» **JOB 1**: According to the legal malpractice passage, what must a client show to establish proximate cause?

» **PAGE TEXT**:

In his counterclaims, defendant sought the return of the legal fees paid to plaintiffs, damages related to his child support obligation attributable to his not being awarded sole custody, and damages on behalf of his daughter. Supreme Court granted plaintiffs’ motion for summary judgment dismissing the' counterclaims. Defendant now appeals, and we affirm.

*1139“To sustain a cause of action for legal malpractice ... a party must show that an attorney failed to exercise the reasonable skill and knowledge commonly possessed by a member of the legal profession” (Arnav Indus., Inc. Retirement Trust v Brown, Raysman, Millstein, Felder & Steiner, 96 NY2d 300, 303-304 [2001] [citation omitted]). Defendant must demonstrate that plaintiffs were negligent in their representation, that their negligence was the proximate cause of his loss and that he sustained actual and ascertainable damages (see Ehlinger v Ruberti, Girvin & Ferlazzo, 304 AD2d 925, 926 [2003]). Plaintiffs are entitled to summary judgment dismissing defendant’s counterclaims if they can establish that defendant cannot prove at least one of these elements (see Tabner v Drake, 9 AD3d 606, 609 [2004]). To establish proximate cause, a client such as defendant must show that he or she “would have succeeded on the merits of the underlying action but for the attorney’s negligence” (Davis v Klein, 88 NY2d 1008, 1009-1010 [1996]; see Brodeur v Hayes, 18 AD3d 979, 980 [2005], lv dismissed and denied 5 NY3d 871 [2005]).

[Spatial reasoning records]

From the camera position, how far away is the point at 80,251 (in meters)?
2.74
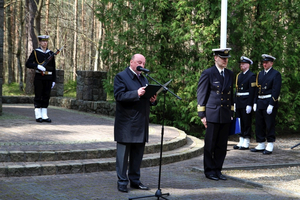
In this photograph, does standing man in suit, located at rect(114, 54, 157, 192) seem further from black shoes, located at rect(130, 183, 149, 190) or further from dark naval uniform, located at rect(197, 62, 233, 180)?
dark naval uniform, located at rect(197, 62, 233, 180)

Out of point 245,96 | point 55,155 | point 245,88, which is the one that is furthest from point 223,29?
point 55,155

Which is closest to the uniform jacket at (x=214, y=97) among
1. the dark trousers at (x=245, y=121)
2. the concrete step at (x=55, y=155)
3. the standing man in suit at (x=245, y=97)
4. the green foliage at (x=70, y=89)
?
the concrete step at (x=55, y=155)

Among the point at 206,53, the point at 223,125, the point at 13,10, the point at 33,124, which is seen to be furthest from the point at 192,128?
the point at 13,10

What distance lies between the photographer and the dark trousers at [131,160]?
6.22 m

» **JOB 2**: In the spatial reasoning rows, swap "furthest" for "farthest" and rewrite the lines from the one containing "Out of point" through the end of the rows, with everything else unchanged.

» **TASK OUTPUT 1**: The client must show that he or she would have succeeded on the merits of the underlying action but for the attorney's negligence.

» **TASK OUTPUT 2**:
Out of point 245,96 | point 55,155 | point 245,88, which is the one that is farthest from point 223,29?
point 55,155

Which is closest to the uniform jacket at (x=214, y=97) among
1. the dark trousers at (x=245, y=121)
2. the concrete step at (x=55, y=155)
3. the standing man in suit at (x=245, y=97)
4. the green foliage at (x=70, y=89)
?
the concrete step at (x=55, y=155)

Among the point at 206,53, the point at 223,125, the point at 13,10, the point at 33,124, which is seen to be farthest from the point at 192,128?
the point at 13,10

What distance lies between the photographer and the dark trousers at [131,160]?
6.22 m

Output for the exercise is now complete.